A native of the Wisconsin northwoods, Dr. David J. Mladenoff is the Beers-Bascom Professor of Conservation in the Department of Forest Ecology and Management at the University of Wisconsin-Madison. Mladenoff earned his PhD from the UW-Madison in 1985, and held positions in The Nature Conservancy as western region Science and Stewardship Director, and the University of Minnesota Natural Resources Research Institute in Duluth. He has been in Madison again since 1994, and manages the Forest Landscape Ecology Lab at UW, jointly funded by the Wisconsin DNR.  He also teaches a graduate course in Landscape Ecology.

Work in the lab has been directed at sustainable forest issues in northern Wisconsin, such as old-growth forest characteristics, developing and testing methods for reconstructing past forests and change, ecological change and management of the Northwest pine barrens, and modeling of future forests under climate change.

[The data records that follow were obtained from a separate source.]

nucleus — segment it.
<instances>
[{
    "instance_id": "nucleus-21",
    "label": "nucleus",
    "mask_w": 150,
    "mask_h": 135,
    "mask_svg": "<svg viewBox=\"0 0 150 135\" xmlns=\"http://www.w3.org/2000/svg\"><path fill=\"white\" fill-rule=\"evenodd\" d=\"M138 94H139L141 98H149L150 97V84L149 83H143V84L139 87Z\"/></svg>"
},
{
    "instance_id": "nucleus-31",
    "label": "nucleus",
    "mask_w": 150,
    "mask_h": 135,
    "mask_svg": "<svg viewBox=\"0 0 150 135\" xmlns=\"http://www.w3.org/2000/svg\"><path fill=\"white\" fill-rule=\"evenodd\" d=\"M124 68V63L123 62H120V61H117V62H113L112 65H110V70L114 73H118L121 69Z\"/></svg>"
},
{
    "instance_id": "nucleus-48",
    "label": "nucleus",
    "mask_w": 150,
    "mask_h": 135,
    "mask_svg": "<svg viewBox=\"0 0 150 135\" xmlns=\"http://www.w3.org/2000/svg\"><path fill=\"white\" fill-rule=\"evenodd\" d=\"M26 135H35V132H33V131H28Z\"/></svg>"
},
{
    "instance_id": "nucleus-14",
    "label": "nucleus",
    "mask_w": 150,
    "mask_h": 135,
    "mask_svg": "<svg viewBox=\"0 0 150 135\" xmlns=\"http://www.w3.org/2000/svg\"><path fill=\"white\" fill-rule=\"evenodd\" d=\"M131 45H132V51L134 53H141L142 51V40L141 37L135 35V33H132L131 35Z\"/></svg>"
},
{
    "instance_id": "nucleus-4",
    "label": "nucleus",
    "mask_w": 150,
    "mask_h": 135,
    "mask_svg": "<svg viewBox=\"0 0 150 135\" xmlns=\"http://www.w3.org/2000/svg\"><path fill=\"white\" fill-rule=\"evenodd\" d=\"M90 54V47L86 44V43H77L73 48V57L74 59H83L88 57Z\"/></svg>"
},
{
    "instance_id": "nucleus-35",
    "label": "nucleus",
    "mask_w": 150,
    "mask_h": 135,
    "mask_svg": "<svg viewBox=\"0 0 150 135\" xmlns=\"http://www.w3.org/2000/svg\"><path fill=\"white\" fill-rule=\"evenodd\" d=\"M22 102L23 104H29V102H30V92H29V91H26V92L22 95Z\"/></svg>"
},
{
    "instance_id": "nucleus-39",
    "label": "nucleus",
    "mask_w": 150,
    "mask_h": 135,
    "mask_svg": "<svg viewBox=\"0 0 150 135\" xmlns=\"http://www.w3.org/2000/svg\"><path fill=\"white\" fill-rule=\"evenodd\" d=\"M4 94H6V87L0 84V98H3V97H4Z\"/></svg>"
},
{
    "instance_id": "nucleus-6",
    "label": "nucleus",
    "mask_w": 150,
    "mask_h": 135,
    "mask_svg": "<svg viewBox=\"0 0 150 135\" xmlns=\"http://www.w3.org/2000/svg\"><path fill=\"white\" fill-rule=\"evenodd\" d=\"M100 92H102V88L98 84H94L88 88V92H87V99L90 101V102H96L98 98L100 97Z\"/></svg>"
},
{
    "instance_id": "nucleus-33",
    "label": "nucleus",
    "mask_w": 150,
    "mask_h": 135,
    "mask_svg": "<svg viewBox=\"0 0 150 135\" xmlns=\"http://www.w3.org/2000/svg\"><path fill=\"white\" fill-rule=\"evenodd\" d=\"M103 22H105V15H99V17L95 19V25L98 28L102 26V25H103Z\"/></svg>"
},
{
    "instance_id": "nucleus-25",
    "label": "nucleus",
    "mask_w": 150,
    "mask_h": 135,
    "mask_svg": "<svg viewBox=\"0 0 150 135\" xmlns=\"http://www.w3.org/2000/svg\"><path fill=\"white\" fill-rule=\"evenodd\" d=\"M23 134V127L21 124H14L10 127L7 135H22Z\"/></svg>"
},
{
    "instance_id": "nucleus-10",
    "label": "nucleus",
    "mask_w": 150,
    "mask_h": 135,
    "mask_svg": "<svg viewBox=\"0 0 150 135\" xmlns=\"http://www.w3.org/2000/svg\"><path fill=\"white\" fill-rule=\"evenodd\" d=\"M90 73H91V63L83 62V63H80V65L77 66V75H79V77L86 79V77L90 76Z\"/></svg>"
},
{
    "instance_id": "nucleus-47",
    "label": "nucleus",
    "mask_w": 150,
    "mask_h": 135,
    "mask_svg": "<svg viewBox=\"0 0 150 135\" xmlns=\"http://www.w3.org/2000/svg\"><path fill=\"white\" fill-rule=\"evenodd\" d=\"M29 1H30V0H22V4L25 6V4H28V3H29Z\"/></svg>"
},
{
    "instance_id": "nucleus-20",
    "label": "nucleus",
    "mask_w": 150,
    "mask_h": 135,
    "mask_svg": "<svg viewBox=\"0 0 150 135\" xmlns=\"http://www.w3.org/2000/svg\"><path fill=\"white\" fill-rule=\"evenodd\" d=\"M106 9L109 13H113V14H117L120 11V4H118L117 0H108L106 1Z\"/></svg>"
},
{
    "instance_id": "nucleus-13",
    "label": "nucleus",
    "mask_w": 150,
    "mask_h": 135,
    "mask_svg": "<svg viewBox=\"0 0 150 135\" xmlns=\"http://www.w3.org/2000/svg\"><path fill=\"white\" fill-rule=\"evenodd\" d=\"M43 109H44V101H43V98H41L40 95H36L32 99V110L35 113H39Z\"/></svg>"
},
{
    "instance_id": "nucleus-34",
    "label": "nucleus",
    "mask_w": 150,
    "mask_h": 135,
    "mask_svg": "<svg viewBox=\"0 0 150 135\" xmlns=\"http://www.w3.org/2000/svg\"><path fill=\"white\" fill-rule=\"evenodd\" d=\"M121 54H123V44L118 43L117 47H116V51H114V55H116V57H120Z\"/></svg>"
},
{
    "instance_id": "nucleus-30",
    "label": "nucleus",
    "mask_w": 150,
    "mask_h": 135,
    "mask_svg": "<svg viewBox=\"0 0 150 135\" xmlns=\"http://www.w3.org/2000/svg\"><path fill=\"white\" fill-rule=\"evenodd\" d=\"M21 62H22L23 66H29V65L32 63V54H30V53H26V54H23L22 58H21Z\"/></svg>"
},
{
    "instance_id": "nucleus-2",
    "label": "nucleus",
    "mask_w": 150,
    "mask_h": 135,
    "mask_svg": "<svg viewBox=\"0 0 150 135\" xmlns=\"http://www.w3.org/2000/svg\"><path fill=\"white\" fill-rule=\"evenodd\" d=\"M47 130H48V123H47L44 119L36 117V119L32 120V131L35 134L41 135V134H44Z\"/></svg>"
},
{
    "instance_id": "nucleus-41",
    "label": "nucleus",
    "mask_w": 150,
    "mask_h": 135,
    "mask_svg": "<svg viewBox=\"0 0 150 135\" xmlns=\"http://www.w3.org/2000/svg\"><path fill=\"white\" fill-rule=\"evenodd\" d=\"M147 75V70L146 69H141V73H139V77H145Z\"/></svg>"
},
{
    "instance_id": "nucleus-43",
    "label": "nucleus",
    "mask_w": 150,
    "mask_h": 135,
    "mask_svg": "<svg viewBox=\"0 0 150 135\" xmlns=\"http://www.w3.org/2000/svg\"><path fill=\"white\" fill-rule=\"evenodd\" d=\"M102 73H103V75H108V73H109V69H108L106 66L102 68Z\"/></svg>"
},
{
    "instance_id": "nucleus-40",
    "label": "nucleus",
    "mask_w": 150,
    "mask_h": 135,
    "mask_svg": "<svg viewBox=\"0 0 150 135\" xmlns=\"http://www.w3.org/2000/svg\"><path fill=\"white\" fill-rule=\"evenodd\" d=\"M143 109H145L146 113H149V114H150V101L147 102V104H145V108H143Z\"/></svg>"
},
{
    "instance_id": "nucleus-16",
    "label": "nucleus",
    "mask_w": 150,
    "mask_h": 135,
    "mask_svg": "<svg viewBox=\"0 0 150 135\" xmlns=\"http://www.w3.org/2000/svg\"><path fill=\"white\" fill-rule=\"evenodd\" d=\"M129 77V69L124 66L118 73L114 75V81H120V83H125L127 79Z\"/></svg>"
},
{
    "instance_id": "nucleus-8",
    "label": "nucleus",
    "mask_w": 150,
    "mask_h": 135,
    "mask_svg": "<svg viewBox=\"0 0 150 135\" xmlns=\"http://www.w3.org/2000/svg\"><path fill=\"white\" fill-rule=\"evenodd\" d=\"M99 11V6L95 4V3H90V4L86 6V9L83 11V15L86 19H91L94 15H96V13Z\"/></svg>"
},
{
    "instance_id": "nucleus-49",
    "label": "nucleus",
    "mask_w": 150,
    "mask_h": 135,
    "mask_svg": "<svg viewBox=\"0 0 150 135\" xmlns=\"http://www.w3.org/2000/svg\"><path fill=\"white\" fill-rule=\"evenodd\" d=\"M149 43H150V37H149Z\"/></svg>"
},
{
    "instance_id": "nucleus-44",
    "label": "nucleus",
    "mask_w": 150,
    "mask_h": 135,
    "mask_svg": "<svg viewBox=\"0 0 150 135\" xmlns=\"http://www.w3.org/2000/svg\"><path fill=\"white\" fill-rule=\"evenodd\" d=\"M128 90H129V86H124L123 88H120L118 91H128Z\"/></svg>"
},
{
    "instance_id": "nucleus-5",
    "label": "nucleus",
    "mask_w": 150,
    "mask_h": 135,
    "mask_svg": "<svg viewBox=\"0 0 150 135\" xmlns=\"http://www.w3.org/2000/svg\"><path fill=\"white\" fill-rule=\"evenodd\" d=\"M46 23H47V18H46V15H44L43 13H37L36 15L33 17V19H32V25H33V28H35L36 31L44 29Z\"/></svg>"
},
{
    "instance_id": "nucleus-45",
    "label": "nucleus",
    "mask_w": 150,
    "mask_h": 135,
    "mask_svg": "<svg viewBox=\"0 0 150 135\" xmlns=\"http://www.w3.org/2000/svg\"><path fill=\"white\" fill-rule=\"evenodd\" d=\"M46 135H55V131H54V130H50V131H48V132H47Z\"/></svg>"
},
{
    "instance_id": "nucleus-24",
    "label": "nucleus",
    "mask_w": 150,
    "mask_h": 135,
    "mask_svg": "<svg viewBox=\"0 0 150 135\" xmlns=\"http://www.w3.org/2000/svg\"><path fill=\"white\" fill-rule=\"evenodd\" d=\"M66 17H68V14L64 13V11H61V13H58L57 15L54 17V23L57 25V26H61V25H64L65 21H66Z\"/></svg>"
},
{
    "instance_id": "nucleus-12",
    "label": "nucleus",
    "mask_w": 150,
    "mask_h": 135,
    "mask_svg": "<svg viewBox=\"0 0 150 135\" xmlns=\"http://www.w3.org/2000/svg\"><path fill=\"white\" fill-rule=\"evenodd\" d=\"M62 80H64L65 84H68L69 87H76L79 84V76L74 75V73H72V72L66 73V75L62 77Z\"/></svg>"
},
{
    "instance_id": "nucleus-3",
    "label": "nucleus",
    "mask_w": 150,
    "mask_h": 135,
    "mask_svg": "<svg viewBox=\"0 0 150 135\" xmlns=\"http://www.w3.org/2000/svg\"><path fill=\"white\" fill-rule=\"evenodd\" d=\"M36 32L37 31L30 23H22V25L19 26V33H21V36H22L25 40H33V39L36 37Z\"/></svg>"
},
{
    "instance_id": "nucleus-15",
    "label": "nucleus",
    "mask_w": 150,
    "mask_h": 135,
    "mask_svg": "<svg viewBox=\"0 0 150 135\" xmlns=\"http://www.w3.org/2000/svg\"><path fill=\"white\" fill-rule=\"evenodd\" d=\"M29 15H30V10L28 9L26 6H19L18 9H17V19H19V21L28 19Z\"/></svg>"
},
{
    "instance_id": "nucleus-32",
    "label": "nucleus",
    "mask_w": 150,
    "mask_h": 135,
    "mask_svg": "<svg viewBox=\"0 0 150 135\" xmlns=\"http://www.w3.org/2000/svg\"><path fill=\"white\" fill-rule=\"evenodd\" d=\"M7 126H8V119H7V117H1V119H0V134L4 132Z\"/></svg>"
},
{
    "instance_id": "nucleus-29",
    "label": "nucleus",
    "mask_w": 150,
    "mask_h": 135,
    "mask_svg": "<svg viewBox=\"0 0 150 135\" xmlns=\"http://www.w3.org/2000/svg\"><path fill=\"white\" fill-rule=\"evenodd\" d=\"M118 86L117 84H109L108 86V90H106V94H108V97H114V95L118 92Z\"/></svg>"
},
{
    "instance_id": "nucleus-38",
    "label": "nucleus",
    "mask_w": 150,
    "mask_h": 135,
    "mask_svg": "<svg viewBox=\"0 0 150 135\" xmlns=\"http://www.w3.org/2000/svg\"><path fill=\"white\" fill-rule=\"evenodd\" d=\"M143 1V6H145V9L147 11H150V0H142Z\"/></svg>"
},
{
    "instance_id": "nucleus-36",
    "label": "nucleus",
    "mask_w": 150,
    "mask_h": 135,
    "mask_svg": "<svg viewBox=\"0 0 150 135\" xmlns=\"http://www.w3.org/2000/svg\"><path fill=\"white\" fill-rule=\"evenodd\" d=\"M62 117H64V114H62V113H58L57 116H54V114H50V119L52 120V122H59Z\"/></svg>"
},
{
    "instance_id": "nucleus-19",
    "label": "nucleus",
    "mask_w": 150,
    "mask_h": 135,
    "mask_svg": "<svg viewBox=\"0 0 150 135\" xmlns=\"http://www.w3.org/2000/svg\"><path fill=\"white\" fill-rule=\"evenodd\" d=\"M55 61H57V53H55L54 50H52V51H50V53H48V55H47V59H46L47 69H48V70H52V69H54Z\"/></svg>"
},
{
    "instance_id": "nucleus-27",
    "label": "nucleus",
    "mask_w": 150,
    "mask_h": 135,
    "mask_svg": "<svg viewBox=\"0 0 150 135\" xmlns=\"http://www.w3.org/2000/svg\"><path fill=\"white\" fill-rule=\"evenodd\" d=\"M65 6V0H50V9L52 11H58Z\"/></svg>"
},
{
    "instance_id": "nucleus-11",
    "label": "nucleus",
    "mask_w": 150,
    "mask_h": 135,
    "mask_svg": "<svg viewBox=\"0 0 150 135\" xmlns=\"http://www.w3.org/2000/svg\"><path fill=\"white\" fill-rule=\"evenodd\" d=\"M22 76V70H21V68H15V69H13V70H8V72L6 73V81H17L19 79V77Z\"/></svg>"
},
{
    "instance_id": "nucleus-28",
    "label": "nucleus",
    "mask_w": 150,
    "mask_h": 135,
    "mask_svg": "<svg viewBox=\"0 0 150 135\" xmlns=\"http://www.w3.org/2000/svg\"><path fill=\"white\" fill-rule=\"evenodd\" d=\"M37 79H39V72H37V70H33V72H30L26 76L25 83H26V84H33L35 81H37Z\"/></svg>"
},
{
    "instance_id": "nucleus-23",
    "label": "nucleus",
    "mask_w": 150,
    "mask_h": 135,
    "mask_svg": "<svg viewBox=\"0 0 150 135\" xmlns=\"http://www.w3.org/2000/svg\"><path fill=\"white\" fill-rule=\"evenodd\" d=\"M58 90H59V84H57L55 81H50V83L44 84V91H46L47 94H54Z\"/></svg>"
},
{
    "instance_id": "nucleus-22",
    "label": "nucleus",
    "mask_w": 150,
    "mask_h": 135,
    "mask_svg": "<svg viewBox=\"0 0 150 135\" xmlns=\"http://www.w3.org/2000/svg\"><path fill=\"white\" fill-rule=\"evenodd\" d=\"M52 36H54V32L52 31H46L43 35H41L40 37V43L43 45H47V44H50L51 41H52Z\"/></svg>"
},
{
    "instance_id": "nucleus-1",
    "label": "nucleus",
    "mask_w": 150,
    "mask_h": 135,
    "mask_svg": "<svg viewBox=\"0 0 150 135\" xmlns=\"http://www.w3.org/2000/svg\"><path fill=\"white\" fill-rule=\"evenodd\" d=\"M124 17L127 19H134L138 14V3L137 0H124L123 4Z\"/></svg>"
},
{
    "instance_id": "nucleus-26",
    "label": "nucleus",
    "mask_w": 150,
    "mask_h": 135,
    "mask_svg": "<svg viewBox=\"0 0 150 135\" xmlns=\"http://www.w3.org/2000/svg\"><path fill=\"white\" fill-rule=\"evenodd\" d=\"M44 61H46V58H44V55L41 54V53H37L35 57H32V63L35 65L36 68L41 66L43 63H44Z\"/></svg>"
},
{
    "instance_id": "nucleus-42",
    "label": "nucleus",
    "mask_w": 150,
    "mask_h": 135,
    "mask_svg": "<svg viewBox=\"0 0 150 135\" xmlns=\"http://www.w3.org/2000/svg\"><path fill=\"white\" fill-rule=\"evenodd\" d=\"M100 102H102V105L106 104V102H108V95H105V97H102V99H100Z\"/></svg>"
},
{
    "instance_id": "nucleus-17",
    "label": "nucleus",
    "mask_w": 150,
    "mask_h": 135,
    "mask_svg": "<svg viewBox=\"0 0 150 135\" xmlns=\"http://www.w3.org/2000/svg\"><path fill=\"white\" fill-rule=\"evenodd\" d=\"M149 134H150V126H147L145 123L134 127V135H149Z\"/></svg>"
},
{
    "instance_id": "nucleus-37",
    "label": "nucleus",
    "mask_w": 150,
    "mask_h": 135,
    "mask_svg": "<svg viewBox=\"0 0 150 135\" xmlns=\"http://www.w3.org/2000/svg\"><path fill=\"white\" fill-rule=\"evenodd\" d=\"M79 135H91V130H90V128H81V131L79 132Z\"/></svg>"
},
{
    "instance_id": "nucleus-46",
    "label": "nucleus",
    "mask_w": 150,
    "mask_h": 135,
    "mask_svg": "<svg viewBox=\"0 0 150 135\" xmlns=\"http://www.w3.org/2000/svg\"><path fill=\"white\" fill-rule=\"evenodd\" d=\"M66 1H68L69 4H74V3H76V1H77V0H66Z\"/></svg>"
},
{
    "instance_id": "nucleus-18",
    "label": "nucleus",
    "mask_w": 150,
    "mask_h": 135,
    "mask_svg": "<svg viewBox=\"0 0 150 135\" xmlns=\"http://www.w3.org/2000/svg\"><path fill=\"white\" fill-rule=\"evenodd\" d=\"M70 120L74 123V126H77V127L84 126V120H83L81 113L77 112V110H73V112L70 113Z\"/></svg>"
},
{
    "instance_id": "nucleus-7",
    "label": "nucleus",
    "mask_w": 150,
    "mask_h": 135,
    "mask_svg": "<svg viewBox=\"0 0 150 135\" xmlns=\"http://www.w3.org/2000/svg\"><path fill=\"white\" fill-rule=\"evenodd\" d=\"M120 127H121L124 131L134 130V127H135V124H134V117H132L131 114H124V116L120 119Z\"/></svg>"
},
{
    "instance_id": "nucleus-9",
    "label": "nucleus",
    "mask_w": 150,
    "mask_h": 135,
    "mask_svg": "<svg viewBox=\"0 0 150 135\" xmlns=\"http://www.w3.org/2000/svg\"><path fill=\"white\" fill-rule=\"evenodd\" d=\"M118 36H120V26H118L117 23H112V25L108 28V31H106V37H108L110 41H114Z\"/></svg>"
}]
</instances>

Mladenoff was also Editor-in-Chief of the journal Landscape Ecology from 1999-2005.


Mark D. Schwartz, Ph.D.
Department of Geography
University of Wisconsin-Milwaukee
P.O. Box 413
Milwaukee, WI 53201
Phone: 414-229-3740
Fax: 414-229-3981
Email: mds@uwm.edu
Web Site: www.uwm.edu/~mds

Mark D. Schwartz is a climatologist and professor of Geography at the University of Wisconsin-Milwaukee. His research interests are focused on plant phenology lower atmosphere interactions during the onset of spring in mid latitudes, detecting climatic change, and assessing vegetation condition with remote sensing imagery.